• RECORDS SHOWN:
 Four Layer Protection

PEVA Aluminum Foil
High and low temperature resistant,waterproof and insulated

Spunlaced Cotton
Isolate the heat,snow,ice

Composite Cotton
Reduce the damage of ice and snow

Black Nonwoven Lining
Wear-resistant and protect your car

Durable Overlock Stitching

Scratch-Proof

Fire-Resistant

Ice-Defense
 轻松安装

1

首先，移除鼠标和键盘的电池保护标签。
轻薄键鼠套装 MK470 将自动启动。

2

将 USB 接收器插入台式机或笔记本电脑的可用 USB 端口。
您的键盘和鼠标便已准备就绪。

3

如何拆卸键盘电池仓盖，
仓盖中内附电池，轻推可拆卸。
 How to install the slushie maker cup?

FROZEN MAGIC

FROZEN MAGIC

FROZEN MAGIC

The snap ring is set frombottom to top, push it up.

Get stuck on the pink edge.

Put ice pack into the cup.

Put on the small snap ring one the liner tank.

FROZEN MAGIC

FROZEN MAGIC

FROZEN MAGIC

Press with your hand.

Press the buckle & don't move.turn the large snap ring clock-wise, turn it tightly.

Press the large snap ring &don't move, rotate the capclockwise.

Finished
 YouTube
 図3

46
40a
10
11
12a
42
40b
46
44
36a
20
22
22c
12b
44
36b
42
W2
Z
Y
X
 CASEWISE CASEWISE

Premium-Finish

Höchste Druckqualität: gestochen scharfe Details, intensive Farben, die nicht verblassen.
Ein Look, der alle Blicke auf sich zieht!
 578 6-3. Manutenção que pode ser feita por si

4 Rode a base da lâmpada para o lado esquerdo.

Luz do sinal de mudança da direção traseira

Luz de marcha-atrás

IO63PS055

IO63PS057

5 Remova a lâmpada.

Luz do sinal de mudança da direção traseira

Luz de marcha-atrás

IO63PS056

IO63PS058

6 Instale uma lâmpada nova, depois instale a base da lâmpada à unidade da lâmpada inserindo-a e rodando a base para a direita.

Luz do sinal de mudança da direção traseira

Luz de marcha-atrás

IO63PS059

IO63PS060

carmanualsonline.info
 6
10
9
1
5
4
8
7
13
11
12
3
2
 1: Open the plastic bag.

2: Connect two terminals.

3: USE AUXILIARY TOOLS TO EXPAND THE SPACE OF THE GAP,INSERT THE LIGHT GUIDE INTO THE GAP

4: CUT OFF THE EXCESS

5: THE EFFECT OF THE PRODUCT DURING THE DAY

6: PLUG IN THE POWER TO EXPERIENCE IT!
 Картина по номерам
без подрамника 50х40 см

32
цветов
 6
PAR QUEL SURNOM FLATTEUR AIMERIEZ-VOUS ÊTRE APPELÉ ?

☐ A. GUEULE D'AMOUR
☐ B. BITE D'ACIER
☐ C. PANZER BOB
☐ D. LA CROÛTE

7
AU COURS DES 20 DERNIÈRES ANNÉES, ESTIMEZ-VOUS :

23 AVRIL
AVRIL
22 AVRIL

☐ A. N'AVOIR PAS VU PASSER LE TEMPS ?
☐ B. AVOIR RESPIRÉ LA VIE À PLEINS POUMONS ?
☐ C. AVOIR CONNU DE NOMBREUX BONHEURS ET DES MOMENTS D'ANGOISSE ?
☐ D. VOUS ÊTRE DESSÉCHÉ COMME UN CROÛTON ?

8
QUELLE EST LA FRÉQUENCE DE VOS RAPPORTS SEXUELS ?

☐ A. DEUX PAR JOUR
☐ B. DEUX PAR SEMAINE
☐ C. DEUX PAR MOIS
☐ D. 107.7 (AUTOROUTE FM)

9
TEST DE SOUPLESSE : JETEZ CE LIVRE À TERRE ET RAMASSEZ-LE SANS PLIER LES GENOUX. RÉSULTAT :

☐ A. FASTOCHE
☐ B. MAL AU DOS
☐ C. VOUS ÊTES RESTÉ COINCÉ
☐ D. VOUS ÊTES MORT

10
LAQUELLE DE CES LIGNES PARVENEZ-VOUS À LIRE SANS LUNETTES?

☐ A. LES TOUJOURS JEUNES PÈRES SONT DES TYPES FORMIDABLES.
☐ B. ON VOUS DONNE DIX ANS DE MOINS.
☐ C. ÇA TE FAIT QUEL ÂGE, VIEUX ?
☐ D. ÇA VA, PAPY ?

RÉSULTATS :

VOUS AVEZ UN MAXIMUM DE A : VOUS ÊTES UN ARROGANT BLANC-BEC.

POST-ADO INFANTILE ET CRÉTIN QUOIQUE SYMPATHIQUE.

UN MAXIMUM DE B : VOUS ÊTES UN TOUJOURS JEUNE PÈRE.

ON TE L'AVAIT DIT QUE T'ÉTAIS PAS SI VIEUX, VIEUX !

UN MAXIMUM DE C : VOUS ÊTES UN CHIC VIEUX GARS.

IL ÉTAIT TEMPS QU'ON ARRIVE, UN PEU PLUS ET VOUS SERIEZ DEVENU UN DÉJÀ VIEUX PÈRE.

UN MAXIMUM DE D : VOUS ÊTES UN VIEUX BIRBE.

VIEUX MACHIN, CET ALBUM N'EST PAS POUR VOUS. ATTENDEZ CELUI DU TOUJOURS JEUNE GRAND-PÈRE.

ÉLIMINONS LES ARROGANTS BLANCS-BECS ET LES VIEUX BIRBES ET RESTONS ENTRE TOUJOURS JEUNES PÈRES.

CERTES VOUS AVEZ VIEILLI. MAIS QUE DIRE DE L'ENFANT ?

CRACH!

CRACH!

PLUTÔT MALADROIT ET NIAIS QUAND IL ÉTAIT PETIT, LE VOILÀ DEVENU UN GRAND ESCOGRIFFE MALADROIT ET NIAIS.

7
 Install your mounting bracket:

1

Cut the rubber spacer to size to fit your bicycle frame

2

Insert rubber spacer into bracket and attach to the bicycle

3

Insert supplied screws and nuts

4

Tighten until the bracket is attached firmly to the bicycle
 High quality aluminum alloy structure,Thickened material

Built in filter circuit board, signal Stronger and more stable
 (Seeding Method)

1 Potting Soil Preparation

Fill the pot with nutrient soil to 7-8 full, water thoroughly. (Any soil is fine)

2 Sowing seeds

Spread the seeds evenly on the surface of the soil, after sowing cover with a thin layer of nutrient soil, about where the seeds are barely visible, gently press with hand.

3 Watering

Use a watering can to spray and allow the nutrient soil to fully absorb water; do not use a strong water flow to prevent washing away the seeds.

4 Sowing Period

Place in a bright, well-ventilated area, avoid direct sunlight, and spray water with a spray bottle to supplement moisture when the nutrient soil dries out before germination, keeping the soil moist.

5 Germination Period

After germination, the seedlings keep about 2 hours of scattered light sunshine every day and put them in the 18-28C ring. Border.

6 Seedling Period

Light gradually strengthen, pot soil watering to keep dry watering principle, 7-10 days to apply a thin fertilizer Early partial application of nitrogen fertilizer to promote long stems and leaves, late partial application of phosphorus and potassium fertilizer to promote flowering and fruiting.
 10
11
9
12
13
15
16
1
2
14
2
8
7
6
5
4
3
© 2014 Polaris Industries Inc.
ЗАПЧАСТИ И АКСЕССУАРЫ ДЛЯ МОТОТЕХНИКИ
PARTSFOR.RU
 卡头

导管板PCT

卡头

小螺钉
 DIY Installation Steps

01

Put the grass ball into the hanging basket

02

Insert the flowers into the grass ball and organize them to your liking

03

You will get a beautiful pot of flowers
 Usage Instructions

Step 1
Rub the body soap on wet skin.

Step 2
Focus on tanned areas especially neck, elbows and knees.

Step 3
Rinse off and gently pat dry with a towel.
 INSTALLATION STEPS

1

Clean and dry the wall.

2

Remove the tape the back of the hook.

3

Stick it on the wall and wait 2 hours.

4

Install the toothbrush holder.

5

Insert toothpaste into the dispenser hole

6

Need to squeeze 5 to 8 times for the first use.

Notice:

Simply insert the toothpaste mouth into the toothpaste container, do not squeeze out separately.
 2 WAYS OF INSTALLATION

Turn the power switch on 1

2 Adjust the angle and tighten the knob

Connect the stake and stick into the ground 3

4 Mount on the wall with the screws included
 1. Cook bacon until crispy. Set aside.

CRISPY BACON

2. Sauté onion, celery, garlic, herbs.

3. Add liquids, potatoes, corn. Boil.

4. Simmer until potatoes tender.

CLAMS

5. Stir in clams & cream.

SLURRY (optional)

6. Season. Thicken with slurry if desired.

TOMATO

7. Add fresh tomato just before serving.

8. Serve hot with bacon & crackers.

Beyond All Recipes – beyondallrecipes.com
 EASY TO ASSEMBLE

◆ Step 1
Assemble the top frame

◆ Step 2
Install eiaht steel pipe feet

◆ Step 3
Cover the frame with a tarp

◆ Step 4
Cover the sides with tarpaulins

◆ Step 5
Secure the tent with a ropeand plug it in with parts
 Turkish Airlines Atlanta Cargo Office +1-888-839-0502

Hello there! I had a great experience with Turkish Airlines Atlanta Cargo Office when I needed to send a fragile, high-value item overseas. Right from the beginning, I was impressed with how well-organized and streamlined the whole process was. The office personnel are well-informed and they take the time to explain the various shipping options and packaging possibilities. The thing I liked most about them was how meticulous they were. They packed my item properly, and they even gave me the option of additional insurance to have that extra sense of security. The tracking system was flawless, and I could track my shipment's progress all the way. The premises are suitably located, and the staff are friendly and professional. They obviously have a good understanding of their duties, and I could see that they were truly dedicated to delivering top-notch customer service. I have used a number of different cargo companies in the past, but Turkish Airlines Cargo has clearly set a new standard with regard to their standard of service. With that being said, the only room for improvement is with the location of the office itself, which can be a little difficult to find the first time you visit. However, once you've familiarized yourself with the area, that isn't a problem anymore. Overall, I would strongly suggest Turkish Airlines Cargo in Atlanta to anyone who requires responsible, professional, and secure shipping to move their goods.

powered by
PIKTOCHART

• WHAT IS EXPECTED:
The response should hold exactly the lines starting at the line with "CERTES VOUS AVEZ" and ending at the line with "2 Sowing seeds", and no other line of the material above.

• TASK OUTPUT:
CERTES VOUS AVEZ VIEILLI. MAIS QUE DIRE DE L'ENFANT ?

CRACH!

CRACH!

PLUTÔT MALADROIT ET NIAIS QUAND IL ÉTAIT PETIT, LE VOILÀ DEVENU UN GRAND ESCOGRIFFE MALADROIT ET NIAIS.

7
 Install your mounting bracket:

1

Cut the rubber spacer to size to fit your bicycle frame

2

Insert rubber spacer into bracket and attach to the bicycle

3

Insert supplied screws and nuts

4

Tighten until the bracket is attached firmly to the bicycle
 High quality aluminum alloy structure,Thickened material

Built in filter circuit board, signal Stronger and more stable
 (Seeding Method)

1 Potting Soil Preparation

Fill the pot with nutrient soil to 7-8 full, water thoroughly. (Any soil is fine)

2 Sowing seeds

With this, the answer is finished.